A Lecce sino agli anni Ottanta girava per piazze lu Ronzu te li nieddhri, così detto perché teneva per ogni dito un anello ed era orgoglioso di mostrarli alla gente. Un personaggio pittoresco, simpatico, sovrano di una certa bellezza, di eleganza e di spirito, signore di Lecce, maestro di retorica, infaticabile organizzatore di tutti gli scherzi, di tutte le burle, di tutte le beffe.
Talvolta, avanzava, verso e per la gente, vestito di scuro, con scarpe nere e la paglietta. Avanzava con le mani per aria, compiacendosi dello sguardo attonito dei passanti. Respirava a pieni polmoni e si gonfiava di superbia. Chi è? Che vuole? si chiedevano le persone. Lui guardava e sorrideva, non si componeva mai di qualche atteggiamento irriguardoso; metallico com’era respingeva con eleganza le manifestazioni di scherno. Lui camminava con i suoi anelli per venderli, meravigliando la gente del posto. Era il centro mediano della piazza, stupiva con il suo passo felpato e principesco. Accorrevano da tutti gli angoli della piazza per conoscerlo, e lui dispensava sorrisi e moine.

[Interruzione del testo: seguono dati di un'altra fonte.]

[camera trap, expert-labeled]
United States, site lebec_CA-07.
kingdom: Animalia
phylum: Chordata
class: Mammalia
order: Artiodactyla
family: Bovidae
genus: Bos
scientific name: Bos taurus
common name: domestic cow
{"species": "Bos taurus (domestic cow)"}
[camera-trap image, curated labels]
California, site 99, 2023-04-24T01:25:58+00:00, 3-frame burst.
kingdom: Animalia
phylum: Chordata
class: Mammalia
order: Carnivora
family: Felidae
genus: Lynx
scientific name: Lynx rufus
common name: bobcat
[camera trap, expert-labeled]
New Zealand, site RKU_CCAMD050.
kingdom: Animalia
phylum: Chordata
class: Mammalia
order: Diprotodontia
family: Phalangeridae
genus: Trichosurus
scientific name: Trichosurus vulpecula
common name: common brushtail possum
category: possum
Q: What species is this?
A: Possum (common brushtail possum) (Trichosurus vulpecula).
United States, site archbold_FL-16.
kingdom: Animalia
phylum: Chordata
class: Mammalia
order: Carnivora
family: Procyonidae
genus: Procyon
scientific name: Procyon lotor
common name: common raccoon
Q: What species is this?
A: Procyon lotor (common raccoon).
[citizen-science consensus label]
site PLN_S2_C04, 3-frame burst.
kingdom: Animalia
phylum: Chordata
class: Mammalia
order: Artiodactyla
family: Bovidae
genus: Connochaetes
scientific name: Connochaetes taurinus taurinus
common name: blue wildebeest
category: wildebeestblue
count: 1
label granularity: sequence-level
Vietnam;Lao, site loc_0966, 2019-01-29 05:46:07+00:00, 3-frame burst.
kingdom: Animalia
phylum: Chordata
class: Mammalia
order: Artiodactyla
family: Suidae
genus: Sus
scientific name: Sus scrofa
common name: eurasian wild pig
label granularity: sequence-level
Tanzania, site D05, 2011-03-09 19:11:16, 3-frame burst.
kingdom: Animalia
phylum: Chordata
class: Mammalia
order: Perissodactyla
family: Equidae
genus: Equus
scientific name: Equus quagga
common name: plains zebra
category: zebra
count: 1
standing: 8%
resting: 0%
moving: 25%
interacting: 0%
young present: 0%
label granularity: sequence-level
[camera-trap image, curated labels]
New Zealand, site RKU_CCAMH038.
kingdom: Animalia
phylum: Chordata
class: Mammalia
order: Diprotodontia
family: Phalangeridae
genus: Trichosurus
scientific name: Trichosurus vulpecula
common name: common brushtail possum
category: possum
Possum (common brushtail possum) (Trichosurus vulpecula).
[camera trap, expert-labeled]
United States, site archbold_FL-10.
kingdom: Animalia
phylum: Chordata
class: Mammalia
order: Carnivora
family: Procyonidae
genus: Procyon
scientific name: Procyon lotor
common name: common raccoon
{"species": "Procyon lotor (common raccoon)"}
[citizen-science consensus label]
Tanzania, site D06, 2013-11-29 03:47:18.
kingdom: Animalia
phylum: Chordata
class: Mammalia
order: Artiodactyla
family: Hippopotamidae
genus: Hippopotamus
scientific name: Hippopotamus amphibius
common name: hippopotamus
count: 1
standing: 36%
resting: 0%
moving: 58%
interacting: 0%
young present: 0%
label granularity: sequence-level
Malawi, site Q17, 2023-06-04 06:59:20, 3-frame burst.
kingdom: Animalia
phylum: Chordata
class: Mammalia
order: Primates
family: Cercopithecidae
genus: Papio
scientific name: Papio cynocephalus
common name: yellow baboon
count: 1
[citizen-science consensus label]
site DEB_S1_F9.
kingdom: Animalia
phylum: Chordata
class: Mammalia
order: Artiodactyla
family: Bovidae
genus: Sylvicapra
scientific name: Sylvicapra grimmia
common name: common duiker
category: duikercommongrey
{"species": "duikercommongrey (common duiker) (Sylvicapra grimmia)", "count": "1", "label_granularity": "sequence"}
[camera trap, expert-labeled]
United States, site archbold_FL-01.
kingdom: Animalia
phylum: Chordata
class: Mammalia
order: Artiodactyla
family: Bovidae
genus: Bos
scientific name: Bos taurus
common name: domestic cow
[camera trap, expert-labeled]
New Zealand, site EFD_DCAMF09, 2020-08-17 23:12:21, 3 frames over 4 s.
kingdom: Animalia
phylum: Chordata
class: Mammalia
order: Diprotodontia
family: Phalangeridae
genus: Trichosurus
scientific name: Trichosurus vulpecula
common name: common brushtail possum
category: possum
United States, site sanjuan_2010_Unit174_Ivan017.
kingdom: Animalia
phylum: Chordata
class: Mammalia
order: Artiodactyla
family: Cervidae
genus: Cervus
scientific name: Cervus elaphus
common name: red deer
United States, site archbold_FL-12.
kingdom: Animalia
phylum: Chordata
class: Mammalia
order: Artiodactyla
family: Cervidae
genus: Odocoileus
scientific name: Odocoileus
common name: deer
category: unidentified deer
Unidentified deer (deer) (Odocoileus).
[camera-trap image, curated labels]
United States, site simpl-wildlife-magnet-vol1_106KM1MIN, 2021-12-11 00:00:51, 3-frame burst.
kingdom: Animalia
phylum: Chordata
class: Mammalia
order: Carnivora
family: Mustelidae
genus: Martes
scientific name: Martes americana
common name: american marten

Il suo personaggio ha dato adito alla speculazione di affibbiarlo a un individuo fessacchiotto e bonaccione. Ciò accade per presunzione, per negligenza intellettuale, là dove non si sa riconoscere il grano dalla crusca. Lu Ronzu era il mondo vestito di colori, di luce e di spensieratezza. Era il mondo al contrario.